» Task details: If a line in the records below contains "States", copy that line.

» Dataset records:

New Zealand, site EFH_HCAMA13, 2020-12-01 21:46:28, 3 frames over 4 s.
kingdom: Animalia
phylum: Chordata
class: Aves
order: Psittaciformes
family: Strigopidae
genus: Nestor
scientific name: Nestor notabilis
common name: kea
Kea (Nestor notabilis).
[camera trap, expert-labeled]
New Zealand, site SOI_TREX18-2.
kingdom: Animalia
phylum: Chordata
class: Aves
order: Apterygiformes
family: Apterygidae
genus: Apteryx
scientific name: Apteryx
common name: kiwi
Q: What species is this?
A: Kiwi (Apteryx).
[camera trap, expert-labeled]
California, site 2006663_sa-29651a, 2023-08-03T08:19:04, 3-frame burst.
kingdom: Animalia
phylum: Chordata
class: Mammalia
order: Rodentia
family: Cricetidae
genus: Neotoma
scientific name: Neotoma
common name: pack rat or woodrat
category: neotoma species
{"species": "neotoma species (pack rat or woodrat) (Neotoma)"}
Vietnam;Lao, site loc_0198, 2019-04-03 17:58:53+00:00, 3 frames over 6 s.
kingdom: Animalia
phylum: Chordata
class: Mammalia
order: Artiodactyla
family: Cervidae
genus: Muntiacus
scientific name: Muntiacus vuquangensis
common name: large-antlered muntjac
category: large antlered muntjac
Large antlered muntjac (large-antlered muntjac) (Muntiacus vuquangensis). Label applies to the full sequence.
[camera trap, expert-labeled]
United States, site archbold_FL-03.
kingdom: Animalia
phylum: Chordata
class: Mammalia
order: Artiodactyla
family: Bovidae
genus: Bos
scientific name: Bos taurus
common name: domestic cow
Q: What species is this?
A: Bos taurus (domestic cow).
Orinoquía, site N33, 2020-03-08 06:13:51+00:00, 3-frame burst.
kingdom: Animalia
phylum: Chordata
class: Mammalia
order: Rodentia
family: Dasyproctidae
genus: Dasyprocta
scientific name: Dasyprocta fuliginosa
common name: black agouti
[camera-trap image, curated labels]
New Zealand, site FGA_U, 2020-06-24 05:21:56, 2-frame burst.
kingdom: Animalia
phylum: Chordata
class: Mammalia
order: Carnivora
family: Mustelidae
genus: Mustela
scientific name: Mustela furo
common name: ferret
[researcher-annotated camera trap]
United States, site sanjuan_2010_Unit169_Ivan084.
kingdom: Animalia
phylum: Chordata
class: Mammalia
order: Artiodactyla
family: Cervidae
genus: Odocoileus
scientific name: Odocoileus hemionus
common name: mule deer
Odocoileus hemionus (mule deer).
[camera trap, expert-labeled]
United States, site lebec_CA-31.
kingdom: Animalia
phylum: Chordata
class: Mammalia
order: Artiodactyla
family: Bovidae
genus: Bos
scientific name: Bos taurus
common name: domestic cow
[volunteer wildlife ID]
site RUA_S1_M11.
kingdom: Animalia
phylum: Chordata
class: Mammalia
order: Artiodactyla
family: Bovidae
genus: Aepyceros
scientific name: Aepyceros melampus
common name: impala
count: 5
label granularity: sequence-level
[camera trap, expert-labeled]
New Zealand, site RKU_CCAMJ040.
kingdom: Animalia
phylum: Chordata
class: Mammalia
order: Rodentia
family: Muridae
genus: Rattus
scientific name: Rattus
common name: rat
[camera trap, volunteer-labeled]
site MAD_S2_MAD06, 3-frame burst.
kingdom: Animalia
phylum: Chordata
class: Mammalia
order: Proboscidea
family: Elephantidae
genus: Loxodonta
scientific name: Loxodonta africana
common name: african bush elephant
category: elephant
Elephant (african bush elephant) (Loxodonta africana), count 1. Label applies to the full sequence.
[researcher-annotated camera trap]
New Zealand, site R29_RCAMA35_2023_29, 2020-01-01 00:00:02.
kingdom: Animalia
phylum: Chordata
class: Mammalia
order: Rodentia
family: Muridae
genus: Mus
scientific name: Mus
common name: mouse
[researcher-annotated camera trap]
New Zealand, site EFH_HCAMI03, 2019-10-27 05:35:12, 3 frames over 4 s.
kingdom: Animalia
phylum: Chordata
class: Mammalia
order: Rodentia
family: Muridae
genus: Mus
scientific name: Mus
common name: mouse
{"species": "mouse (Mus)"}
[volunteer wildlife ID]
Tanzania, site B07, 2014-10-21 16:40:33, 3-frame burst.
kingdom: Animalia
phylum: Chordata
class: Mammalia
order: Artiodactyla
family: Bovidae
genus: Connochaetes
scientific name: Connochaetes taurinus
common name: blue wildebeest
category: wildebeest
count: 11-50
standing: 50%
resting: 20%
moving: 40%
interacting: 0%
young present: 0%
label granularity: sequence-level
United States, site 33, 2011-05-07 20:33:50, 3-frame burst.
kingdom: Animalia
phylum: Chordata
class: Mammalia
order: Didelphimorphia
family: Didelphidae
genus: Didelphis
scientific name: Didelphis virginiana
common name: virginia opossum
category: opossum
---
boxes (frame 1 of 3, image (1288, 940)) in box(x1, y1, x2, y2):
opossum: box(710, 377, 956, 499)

» Answer to the exercise:
United States, site archbold_FL-03.
United States, site sanjuan_2010_Unit169_Ivan084.
United States, site lebec_CA-31.
United States, site 33, 2011-05-07 20:33:50, 3-frame burst.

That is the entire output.